I haven’t actually finished any of my WiPs yet, but I’m happy to share my system, such as it is.
I’ve discovered that, however good my writing may or may not be, my ability to write is much more advanced than my game design skills. I recently scrapped an incredible amount of words because I had been writing a game with a poor design, and I’m now rebuilding that game from scratch.
So, instead of using a loose plot outline as I’ve done for previous works of fiction, I’ve taken to running a really specific outline for the entire game, including major plot points, pivotal choices, end states, and a rough idea of how we get from the choices to the end states.
My two favourite resources currently for helping to figure this all out are the CoG full game design guidelines, which helped me figured out a lot of the flaws in my game design choices, and also this blog article, which talks about writing plots in general.
I like to use paper for charts and names and that sort of thing, but I like to plot where I’m typing because I can adjust and fix as I go along, or expand.
Once I’m actually coding, I follow this article’s advice (same blog, different article) about writing basically what you’re going to write. Then I do the actual narrative, stats, and coding all together. (For those who’ve asked me how I wrote 120,000 words in a month for my CS Comp entry earlier this year, that was a good part of how.)

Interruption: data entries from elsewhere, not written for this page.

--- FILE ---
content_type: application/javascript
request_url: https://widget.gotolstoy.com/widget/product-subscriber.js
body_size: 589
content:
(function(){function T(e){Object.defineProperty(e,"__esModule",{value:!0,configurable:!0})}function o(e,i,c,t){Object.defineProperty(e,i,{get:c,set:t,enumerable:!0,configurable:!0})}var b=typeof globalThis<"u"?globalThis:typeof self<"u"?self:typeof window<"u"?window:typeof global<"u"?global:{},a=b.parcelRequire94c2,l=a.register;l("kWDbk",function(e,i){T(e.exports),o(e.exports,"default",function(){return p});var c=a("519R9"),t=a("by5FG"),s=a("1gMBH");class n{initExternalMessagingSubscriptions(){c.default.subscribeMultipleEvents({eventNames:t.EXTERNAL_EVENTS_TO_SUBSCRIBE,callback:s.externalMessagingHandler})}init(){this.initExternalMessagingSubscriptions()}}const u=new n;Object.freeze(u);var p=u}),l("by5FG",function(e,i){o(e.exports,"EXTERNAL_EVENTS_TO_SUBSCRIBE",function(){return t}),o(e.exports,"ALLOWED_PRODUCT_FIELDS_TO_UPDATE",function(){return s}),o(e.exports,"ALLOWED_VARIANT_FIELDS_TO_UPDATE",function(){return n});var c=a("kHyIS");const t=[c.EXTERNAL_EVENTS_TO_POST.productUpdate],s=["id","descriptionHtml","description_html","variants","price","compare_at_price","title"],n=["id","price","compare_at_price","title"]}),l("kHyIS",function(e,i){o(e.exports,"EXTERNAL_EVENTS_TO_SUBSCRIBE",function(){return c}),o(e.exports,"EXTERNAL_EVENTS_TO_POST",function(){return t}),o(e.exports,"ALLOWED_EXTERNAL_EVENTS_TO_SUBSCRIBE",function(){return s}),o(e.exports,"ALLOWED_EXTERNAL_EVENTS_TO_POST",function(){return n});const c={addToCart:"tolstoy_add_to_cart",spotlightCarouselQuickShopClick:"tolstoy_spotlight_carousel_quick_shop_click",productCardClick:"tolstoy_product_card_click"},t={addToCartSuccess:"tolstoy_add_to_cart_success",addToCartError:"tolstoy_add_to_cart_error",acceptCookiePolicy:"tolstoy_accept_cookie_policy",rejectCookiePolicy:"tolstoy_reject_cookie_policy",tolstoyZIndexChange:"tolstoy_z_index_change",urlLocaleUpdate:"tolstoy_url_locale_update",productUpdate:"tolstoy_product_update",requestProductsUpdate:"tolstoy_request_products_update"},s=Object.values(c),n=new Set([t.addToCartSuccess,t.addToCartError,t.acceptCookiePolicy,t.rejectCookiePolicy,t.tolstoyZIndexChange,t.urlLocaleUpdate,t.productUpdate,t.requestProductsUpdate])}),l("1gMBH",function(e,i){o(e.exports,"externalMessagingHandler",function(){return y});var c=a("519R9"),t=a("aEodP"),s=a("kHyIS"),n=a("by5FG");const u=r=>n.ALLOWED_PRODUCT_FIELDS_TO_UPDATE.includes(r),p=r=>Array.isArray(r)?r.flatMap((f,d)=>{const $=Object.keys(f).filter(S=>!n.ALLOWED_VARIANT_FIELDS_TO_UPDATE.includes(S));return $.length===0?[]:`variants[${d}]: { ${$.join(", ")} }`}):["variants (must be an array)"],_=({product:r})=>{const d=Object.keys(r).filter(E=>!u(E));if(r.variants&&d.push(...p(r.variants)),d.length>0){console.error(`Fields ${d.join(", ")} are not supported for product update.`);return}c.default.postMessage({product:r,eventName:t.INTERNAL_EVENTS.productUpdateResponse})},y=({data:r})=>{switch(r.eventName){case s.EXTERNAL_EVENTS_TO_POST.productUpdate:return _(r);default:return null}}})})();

And I don’t write scenes in order. One reason is some older advice in a CoG blog article. (I’d be curious to see if that approach is still recommended, too.) I also find my first chapter is more useful at presenting the rest of the game when some of that ‘rest of the game’ is already finished.
My first rule of thumb now, though, is worrying about game design before I think about narrative. With that CS Comp piece, I made the mistake of whirling through without a finished design for the game, hence the current dismantling. There were parts of the game design that weren’t working, no matter how much editing I put into fixing the problems. The current method seems to be a lot more effective thus far. We’ll see!